= Bangalore Stock Exchange =

Former stock exchange based in Bangalore, india

Bangalore Stock Exchange (BgSE) was a public stock exchange based in Bangalore, India fully owned by Government of India. It was founded in 1963 and had 595 regional and non-regional companies listed. In September 2005, the BgSE announced plans to go public by divesting at least 51% of its ownership. The stock exchange was managed by a Council of Management, consisting of members appointed by the Securities and Exchange Board of India. It was the first stock exchange in South India to start electronic trading of securities in 1996.
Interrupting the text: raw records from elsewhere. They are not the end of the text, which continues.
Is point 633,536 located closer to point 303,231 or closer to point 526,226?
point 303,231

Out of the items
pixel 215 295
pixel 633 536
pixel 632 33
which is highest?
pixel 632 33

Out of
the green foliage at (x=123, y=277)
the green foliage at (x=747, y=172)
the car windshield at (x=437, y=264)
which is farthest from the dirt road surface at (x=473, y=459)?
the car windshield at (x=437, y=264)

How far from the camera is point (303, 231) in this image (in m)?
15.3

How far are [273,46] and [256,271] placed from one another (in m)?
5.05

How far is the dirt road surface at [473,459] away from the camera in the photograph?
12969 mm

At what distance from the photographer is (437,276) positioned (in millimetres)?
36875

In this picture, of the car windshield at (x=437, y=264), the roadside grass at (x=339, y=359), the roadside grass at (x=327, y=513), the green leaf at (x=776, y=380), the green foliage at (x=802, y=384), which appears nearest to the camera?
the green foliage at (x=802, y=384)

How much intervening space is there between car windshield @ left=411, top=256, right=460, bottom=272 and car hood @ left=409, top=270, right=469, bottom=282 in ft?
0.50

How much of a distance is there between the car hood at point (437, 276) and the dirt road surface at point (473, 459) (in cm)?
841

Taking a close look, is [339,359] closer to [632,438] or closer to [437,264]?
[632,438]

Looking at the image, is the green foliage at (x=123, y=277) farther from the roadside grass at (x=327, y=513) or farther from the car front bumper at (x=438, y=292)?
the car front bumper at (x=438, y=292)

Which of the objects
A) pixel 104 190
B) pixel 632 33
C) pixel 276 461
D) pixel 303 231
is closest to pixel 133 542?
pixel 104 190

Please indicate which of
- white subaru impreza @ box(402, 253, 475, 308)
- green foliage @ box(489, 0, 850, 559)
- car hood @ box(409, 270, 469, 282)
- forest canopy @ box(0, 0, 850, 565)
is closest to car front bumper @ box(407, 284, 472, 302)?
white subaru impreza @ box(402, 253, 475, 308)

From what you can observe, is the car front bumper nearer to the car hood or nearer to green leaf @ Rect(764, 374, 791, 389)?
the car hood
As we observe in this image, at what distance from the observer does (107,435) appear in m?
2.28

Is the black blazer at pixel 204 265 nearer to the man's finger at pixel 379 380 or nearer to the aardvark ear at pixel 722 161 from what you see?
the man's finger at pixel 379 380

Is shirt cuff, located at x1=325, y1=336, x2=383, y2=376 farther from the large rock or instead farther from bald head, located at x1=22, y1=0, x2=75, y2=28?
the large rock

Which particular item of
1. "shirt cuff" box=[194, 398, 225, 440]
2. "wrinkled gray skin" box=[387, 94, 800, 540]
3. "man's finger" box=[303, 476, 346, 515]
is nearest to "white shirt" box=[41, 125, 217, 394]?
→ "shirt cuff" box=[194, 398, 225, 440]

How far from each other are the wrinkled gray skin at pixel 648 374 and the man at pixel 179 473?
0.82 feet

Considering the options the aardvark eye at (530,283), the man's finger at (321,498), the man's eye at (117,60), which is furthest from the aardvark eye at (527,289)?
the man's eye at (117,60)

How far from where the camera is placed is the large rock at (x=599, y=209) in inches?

To keep pace with the fast changing technology and financial system, the Exchange went online in 1996. The Exchange had come a long way since the launch of BEST (Bangalore Electronic Securities Trading), its online trading system on 29 July 1996.

The Exchange had 241 members serving the diverse needs of investors. The corporate members constitute more than 25% of the total membership of the Exchange. Members operate within the overall framework of policies and practices developed over a period of time by the Exchange. As on 7 Jan 2014, 330 companies were listed on the Exchange.

In December 2008, SEBI had issued guidelines and laid down the framework for exit by stock exchanges. As per SEBI norms, a stock exchange, whose annual trading turnover on its platform was less than Rs 1,000 crore, can apply for voluntary surrender of recognition and exit, while a bourse which fails to achieve a turnover of Rs 1,000 crore, would be subject to compulsory exit process.

The shareholders of BgSE in its annual general body meeting held on 21 September 2013 passed the resolution to apply to SEBI for exiting as a stock exchange through voluntary surrender of recognition. Following this, BgSE had made a request to SEBI for its exit as stock exchange on 8 October 2013.

SEBI on 26 December 2014 permitted BgSE to exit from the bourse business.